### The task:
The records below must be duplicated exactly, character for character.

::: Records :::

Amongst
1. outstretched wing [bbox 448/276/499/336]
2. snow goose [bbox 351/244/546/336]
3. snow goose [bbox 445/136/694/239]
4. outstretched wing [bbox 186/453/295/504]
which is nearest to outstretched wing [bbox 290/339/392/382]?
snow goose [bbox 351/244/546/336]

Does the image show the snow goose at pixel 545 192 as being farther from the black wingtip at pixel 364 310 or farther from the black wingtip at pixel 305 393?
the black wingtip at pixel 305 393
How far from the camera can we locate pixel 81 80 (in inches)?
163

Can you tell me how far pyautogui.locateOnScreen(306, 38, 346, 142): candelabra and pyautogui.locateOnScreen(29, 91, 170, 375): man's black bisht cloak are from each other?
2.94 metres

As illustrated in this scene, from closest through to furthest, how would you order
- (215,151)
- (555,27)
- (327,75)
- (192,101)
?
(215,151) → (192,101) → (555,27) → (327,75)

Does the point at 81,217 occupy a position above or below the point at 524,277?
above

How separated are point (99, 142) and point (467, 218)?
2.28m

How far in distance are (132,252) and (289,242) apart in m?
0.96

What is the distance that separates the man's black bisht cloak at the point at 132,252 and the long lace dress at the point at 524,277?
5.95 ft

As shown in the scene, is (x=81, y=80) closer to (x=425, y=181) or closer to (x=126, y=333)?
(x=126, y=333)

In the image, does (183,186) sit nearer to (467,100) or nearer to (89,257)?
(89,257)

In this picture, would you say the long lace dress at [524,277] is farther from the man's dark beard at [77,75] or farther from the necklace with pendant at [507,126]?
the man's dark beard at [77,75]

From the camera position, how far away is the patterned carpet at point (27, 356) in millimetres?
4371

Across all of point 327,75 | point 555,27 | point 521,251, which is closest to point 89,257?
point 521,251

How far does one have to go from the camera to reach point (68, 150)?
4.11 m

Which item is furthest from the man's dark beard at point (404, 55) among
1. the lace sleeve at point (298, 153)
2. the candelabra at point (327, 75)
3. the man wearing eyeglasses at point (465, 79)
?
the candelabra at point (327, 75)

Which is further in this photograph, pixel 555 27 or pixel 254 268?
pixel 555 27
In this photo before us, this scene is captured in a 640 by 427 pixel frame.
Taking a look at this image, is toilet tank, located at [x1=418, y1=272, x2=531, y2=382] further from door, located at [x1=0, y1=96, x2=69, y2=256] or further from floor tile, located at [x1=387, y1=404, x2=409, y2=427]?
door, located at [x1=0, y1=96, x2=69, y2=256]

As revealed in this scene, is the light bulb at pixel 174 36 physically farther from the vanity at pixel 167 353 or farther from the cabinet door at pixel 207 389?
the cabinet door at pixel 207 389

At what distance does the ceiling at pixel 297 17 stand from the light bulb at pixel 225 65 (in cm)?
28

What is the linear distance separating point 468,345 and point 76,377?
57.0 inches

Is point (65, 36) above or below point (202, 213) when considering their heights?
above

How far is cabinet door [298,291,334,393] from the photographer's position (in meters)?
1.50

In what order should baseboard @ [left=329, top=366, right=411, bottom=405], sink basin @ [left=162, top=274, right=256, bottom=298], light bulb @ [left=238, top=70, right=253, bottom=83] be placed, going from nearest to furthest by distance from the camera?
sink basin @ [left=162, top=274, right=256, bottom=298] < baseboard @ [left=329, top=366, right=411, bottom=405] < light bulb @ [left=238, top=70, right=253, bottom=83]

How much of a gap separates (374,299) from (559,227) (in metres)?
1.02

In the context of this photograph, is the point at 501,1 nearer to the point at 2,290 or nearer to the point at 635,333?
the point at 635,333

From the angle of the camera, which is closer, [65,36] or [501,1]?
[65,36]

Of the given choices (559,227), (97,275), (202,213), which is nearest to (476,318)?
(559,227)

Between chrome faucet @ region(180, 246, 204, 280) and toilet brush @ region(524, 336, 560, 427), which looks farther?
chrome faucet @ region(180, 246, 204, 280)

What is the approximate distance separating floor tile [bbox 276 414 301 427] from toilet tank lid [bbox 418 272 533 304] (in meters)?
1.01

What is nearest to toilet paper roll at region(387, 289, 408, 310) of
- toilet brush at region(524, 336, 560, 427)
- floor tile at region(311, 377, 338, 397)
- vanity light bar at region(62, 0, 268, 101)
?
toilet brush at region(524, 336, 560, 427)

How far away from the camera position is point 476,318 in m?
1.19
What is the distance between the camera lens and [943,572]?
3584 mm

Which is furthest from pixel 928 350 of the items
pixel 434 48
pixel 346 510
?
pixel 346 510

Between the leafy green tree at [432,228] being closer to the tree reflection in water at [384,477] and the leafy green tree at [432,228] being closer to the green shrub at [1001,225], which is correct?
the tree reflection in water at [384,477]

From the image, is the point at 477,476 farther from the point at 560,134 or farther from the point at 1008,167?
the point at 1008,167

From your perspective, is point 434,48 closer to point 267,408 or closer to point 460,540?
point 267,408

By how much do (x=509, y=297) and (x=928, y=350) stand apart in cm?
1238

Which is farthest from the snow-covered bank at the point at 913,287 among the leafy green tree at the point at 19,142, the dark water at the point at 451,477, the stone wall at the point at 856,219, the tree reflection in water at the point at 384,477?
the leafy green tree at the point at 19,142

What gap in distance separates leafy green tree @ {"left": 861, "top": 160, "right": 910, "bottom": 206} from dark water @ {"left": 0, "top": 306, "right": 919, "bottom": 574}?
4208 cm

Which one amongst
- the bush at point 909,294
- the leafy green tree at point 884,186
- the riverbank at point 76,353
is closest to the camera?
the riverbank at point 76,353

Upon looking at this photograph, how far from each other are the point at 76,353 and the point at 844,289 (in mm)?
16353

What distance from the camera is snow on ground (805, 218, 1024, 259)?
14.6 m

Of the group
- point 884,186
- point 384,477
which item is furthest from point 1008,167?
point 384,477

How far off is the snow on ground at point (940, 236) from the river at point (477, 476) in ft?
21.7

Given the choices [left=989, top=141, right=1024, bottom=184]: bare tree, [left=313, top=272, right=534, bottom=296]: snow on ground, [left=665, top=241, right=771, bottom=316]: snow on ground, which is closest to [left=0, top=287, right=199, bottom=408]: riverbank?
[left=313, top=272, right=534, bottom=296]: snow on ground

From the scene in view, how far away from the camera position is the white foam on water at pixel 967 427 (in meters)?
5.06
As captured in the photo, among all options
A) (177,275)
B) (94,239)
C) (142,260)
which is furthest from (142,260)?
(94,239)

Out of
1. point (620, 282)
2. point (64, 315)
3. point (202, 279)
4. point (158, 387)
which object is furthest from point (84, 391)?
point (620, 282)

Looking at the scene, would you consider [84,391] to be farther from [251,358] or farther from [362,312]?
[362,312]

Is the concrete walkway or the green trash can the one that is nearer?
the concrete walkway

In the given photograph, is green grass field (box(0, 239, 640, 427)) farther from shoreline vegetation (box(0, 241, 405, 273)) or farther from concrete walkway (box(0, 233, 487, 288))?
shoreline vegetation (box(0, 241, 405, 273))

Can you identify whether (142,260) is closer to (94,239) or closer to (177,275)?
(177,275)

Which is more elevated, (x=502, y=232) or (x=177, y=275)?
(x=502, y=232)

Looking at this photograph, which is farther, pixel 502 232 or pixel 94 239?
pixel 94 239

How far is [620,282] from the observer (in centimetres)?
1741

:::

### Completed task:
Amongst
1. outstretched wing [bbox 448/276/499/336]
2. snow goose [bbox 351/244/546/336]
3. snow goose [bbox 445/136/694/239]
4. outstretched wing [bbox 186/453/295/504]
which is nearest to outstretched wing [bbox 290/339/392/382]?
snow goose [bbox 351/244/546/336]

Does the image show the snow goose at pixel 545 192 as being farther from the black wingtip at pixel 364 310 or farther from the black wingtip at pixel 305 393?
the black wingtip at pixel 305 393
How far from the camera can we locate pixel 81 80 (in inches)?
163

Can you tell me how far pyautogui.locateOnScreen(306, 38, 346, 142): candelabra and pyautogui.locateOnScreen(29, 91, 170, 375): man's black bisht cloak are from each other?
2.94 metres

As illustrated in this scene, from closest through to furthest, how would you order
- (215,151)
- (555,27)
- (327,75)
- (192,101)
?
(215,151) → (192,101) → (555,27) → (327,75)

Does the point at 81,217 occupy a position above or below the point at 524,277?
above

How separated are point (99, 142) and point (467, 218)?
2.28m

How far in distance are (132,252) and (289,242) apart in m?
0.96

What is the distance that separates the man's black bisht cloak at the point at 132,252 and the long lace dress at the point at 524,277?
5.95 ft

As shown in the scene, is (x=81, y=80) closer to (x=425, y=181) or closer to (x=126, y=333)?
(x=126, y=333)

In the image, does (183,186) sit nearer to (467,100) or nearer to (89,257)?
(89,257)

In this picture, would you say the long lace dress at [524,277] is farther from the man's dark beard at [77,75] or farther from the necklace with pendant at [507,126]?
the man's dark beard at [77,75]

From the camera position, how far away is the patterned carpet at point (27, 356) in millimetres?
4371

Across all of point 327,75 | point 555,27 | point 521,251, which is closest to point 89,257?
point 521,251

How far does one have to go from the camera to reach point (68, 150)?
4.11 m

Which item is furthest from the man's dark beard at point (404, 55) among
1. the lace sleeve at point (298, 153)
2. the candelabra at point (327, 75)
3. the man wearing eyeglasses at point (465, 79)
?
the candelabra at point (327, 75)

Which is further in this photograph, pixel 555 27 or pixel 254 268?
pixel 555 27
In this photo before us, this scene is captured in a 640 by 427 pixel frame.
Taking a look at this image, is toilet tank, located at [x1=418, y1=272, x2=531, y2=382] further from door, located at [x1=0, y1=96, x2=69, y2=256] or further from floor tile, located at [x1=387, y1=404, x2=409, y2=427]?
door, located at [x1=0, y1=96, x2=69, y2=256]

As revealed in this scene, is the light bulb at pixel 174 36 physically farther from the vanity at pixel 167 353 or farther from the cabinet door at pixel 207 389?
the cabinet door at pixel 207 389

At what distance does the ceiling at pixel 297 17 stand from the light bulb at pixel 225 65 (in cm)?
28

What is the linear distance separating point 468,345 and point 76,377?
57.0 inches

Is point (65, 36) above or below point (202, 213) when considering their heights?
above

How far is cabinet door [298,291,334,393] from the photographer's position (in meters)?
1.50

In what order should baseboard @ [left=329, top=366, right=411, bottom=405], sink basin @ [left=162, top=274, right=256, bottom=298], light bulb @ [left=238, top=70, right=253, bottom=83] be placed, going from nearest to furthest by distance from the camera?
sink basin @ [left=162, top=274, right=256, bottom=298] < baseboard @ [left=329, top=366, right=411, bottom=405] < light bulb @ [left=238, top=70, right=253, bottom=83]

How much of a gap separates (374,299) from (559,227) (in metres)?
1.02

In the context of this photograph, is the point at 501,1 nearer to the point at 2,290 or nearer to the point at 635,333?
the point at 635,333

From the angle of the camera, which is closer, [65,36] or [501,1]?
[65,36]

Of the given choices (559,227), (97,275), (202,213), which is nearest to (476,318)?
(559,227)

Between chrome faucet @ region(180, 246, 204, 280) and toilet brush @ region(524, 336, 560, 427), which looks farther?
chrome faucet @ region(180, 246, 204, 280)

What is the approximate distance separating floor tile [bbox 276 414 301 427] from toilet tank lid [bbox 418 272 533 304] (in meters)?
1.01

What is nearest to toilet paper roll at region(387, 289, 408, 310) of
- toilet brush at region(524, 336, 560, 427)
- floor tile at region(311, 377, 338, 397)
- vanity light bar at region(62, 0, 268, 101)
?
toilet brush at region(524, 336, 560, 427)

How far away from the camera position is point 476,318 in m?
1.19
What is the distance between the camera lens and [943,572]?
3584 mm

Which is furthest from pixel 928 350 of the items
pixel 434 48
pixel 346 510
?
pixel 346 510

Between the leafy green tree at [432,228] being closer to the tree reflection in water at [384,477] and the leafy green tree at [432,228] being closer to the green shrub at [1001,225], which is correct?
the tree reflection in water at [384,477]

From the image, is the point at 477,476 farther from the point at 560,134 or farther from the point at 1008,167?
the point at 1008,167

From your perspective, is point 434,48 closer to point 267,408 or closer to point 460,540?
point 267,408

By how much do (x=509, y=297) and (x=928, y=350) stand apart in cm?
1238

Which is farthest from the snow-covered bank at the point at 913,287 among the leafy green tree at the point at 19,142, the dark water at the point at 451,477, the stone wall at the point at 856,219, the tree reflection in water at the point at 384,477?
the leafy green tree at the point at 19,142

What gap in distance separates leafy green tree @ {"left": 861, "top": 160, "right": 910, "bottom": 206} from dark water @ {"left": 0, "top": 306, "right": 919, "bottom": 574}?
4208 cm

Which one amongst
- the bush at point 909,294
- the leafy green tree at point 884,186
- the riverbank at point 76,353
is closest to the camera?
the riverbank at point 76,353

Upon looking at this photograph, how far from each other are the point at 76,353 and the point at 844,289 (in mm)?
16353

What distance from the camera is snow on ground (805, 218, 1024, 259)?
14.6 m

Of the group
- point 884,186
- point 384,477
which item is furthest from point 1008,167?
point 384,477

How far off is the snow on ground at point (940, 236) from the river at point (477, 476) in ft?
21.7

Given the choices [left=989, top=141, right=1024, bottom=184]: bare tree, [left=313, top=272, right=534, bottom=296]: snow on ground, [left=665, top=241, right=771, bottom=316]: snow on ground, which is closest to [left=0, top=287, right=199, bottom=408]: riverbank?
[left=313, top=272, right=534, bottom=296]: snow on ground

From the scene in view, how far away from the camera position is the white foam on water at pixel 967 427 (in meters)?
5.06
As captured in the photo, among all options
A) (177,275)
B) (94,239)
C) (142,260)
which is furthest from (142,260)?
(94,239)

Out of
1. point (620, 282)
2. point (64, 315)
3. point (202, 279)
4. point (158, 387)
which object is furthest from point (84, 391)?
point (620, 282)

Looking at the scene, would you consider [84,391] to be farther from [251,358] or farther from [362,312]?
[362,312]

Is the concrete walkway or the green trash can the one that is nearer?
the concrete walkway

In the given photograph, is green grass field (box(0, 239, 640, 427)) farther from shoreline vegetation (box(0, 241, 405, 273)) or farther from concrete walkway (box(0, 233, 487, 288))?
shoreline vegetation (box(0, 241, 405, 273))

Can you identify whether (142,260) is closer to (94,239) or closer to (177,275)?
(177,275)

Which is more elevated, (x=502, y=232) or (x=177, y=275)?
(x=502, y=232)

Looking at this photograph, which is farther, pixel 502 232 or pixel 94 239?
pixel 94 239

How far is [620,282] from the observer (in centimetres)?
1741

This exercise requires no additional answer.